2nd General Officer Commanding, Ceylon
- In office 1 January 1797 – 2 January 1798
- Preceded by: James Stuart
- Succeeded by: Peter Bonnevaux

Personal details
- Born: 1758
- Died: 30 June 1797 (aged 38–39)

Military service
- Allegiance: United Kingdom
- Branch/service: British Army
- Rank: Major-General
- Commands: General Officer Commanding, Ceylon

= Welbore Ellis Doyle =

Major-General Welbore Ellis Doyle (1758 – 2 January 1798) was the third Military Governor of British Ceylon. He was appointed on 1 January 1797 and was Governor until 2 July 1797. He was succeeded by Peter Bonnevaux.

==Military service==
Doyle was born in 1758 in Dublin, the fifth son of Charles and Elizabeth Doyle of Bramblestown, County Kilkenny, and a younger brother of John Doyle.

Doyle joined the army in 1770 as an ensign in the 55th Regiment of Foot, and was promoted lieutenant in September 1773. He served in North America with his brother from 1775, seeing action in the American War of Independence and was elevated to captain of the 55th in November 1777. Under Rawdon he served at the Battle of Camden, 25 April 1781, after leading a small force to raid Snow Island in March.

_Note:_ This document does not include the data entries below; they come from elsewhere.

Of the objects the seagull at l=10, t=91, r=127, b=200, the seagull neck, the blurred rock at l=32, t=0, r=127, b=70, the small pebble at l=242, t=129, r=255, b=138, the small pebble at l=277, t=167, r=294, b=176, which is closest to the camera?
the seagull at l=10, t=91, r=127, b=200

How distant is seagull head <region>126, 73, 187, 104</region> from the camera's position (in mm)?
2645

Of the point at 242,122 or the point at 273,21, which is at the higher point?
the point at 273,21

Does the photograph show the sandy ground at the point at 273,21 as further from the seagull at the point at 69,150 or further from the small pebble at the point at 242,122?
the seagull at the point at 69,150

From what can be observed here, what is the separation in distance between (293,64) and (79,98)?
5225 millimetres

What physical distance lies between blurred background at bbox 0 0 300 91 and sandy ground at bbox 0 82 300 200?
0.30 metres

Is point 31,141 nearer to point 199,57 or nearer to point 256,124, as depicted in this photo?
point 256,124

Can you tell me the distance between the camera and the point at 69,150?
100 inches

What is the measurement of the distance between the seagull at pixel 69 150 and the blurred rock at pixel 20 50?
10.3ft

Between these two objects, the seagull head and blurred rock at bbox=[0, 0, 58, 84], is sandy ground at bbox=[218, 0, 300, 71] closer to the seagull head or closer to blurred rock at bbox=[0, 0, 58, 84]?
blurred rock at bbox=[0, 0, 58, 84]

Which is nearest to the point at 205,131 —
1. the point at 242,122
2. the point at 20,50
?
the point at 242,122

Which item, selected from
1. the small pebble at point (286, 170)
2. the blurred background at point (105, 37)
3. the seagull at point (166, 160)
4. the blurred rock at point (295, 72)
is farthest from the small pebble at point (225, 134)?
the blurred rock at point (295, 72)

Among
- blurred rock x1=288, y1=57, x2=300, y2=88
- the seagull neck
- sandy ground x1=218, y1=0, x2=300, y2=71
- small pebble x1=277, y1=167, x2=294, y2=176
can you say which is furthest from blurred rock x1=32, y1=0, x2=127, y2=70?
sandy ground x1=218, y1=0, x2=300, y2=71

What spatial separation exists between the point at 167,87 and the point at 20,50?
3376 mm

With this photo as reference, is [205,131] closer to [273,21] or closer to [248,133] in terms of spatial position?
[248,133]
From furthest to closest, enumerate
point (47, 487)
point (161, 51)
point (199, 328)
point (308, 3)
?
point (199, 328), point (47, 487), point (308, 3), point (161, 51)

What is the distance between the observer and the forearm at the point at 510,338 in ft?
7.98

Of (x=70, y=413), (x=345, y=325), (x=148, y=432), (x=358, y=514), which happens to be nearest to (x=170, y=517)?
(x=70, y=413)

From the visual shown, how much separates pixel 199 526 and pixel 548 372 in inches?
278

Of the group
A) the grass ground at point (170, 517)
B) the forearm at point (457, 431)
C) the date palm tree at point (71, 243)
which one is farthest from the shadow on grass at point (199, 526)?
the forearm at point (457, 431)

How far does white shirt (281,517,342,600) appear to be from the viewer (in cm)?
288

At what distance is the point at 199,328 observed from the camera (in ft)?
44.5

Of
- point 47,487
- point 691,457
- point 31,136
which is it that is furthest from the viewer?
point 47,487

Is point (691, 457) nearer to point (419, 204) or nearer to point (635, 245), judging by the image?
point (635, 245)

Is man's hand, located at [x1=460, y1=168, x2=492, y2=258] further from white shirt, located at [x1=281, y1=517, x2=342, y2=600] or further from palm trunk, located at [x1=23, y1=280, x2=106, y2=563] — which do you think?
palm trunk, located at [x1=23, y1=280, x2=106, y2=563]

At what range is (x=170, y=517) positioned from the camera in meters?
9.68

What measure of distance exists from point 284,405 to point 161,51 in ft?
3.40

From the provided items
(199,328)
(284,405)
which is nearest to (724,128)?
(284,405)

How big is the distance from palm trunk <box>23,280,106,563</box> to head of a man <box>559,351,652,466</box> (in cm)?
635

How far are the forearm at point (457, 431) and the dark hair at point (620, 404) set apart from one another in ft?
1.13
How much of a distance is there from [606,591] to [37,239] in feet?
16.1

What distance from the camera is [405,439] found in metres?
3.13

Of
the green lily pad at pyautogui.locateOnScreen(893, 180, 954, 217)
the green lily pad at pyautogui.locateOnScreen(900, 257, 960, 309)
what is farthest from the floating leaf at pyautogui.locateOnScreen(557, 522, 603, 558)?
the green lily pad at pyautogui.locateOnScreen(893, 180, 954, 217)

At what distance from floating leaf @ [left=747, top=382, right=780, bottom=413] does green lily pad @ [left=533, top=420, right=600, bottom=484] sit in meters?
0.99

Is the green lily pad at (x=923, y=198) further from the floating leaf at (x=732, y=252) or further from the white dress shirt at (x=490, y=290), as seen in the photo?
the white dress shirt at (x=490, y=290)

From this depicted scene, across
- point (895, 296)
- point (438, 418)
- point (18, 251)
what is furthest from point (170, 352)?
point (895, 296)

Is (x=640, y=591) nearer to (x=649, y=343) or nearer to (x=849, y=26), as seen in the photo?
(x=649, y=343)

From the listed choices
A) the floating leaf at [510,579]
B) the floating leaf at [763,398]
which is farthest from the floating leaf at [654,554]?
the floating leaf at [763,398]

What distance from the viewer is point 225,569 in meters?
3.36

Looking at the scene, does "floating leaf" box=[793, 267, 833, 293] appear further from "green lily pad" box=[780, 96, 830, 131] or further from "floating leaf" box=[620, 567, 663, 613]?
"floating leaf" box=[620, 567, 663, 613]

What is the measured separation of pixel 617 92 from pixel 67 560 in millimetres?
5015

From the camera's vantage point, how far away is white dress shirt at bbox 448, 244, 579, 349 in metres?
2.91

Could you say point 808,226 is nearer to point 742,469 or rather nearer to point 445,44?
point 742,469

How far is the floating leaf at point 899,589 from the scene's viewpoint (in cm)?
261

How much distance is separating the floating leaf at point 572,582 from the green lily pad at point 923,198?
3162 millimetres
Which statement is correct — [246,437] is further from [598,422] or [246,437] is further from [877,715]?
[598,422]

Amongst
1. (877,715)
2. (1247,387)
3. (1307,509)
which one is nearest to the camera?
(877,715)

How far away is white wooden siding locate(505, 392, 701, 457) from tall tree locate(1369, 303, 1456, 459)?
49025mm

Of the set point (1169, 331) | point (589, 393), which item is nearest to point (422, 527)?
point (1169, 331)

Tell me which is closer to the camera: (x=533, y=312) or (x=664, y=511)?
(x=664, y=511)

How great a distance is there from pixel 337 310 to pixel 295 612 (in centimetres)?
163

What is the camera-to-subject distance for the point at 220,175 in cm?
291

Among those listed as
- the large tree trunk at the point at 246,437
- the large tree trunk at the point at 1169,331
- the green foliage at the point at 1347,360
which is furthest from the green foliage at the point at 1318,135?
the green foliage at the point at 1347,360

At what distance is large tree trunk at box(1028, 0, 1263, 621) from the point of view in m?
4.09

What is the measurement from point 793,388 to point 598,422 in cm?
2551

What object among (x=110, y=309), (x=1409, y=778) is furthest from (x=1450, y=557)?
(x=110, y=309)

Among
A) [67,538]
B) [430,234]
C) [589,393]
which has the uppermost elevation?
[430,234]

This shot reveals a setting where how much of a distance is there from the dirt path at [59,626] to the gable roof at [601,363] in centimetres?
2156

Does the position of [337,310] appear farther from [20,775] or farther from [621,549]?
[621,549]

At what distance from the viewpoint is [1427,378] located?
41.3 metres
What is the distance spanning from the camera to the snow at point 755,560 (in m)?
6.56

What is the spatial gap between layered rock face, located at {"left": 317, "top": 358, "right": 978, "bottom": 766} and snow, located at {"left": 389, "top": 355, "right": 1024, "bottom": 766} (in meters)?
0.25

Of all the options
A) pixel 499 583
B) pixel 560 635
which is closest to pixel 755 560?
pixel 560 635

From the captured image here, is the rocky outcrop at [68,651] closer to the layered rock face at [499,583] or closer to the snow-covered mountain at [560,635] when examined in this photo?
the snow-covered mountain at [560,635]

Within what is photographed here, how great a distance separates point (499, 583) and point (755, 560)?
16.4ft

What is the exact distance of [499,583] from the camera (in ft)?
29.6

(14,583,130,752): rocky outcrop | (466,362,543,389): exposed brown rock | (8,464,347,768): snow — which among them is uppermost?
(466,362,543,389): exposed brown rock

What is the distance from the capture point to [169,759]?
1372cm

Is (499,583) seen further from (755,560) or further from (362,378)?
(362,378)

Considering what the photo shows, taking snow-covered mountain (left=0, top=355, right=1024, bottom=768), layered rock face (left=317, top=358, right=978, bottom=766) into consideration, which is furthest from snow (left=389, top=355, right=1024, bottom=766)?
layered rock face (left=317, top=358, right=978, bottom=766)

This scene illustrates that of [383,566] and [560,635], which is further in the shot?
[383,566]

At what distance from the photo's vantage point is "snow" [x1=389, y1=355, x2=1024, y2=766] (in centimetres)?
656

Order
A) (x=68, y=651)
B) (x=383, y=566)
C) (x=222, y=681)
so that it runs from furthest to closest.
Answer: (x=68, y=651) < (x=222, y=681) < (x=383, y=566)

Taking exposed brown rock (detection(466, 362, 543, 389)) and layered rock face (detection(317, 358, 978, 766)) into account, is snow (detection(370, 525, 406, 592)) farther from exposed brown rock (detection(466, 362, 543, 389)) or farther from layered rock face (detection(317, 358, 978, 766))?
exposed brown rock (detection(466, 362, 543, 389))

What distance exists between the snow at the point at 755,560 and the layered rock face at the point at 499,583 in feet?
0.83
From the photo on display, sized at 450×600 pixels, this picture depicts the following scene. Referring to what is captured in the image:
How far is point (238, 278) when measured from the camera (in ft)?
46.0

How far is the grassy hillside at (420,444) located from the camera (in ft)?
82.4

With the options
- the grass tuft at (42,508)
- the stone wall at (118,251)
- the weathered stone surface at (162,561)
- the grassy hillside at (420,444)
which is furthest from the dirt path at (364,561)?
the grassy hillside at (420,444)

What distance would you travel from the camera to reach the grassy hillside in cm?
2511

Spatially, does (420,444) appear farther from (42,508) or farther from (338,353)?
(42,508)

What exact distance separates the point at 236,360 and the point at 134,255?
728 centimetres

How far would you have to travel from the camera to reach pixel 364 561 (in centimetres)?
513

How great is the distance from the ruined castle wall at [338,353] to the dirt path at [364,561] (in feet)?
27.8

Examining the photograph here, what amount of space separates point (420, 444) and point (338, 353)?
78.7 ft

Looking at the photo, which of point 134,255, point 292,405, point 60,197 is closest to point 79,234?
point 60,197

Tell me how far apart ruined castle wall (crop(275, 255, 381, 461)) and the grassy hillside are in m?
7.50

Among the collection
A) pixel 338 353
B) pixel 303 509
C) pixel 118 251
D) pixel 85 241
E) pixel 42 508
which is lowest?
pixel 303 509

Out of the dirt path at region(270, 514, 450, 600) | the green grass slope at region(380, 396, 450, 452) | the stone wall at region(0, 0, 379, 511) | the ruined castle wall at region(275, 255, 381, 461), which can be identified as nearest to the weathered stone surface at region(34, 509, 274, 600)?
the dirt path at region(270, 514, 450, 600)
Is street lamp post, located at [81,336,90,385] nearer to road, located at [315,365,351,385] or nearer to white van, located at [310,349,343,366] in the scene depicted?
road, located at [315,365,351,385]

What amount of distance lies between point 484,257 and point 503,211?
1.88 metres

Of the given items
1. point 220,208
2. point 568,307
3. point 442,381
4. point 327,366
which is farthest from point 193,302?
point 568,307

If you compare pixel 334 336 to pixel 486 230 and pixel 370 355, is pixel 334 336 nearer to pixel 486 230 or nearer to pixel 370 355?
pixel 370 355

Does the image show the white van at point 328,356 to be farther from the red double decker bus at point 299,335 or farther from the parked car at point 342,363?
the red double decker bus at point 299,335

He sailed back to Great Britain with his brother and Rawdon later that year, but was captured en route by the French fleet, to be later exchanged.

Doyle was appointed lieutenant-colonel of the 105th Foot (former "Volunteers of Ireland") in March 1782, but placed on half-pay after the peace. He was Military Envoy to Poland and Warsaw during the 1780s. Doyle was made lieutenant-colonel of the 14th Regiment of Foot in March 1789, and commanded the regiment in the Flanders Campaign under the Duke of York in 1793. He distinguished himself at the Battle of Famars 22 May by leading an attack on an entrenched camp. After an initial rebuff from a French force that could be heard playing the patriotic march "Ça Ira" to urge on its men, Doyle ordered his own men to strike up the same tune, saying "We'll beat them to their own damned tune". The position was taken and the 14th were ordered by York to henceforth use "Ça Ira" as their marching tune in honour of the occasion. Doyle was appointed brigadier-general in November 1794, and promoted major-general in February 1795.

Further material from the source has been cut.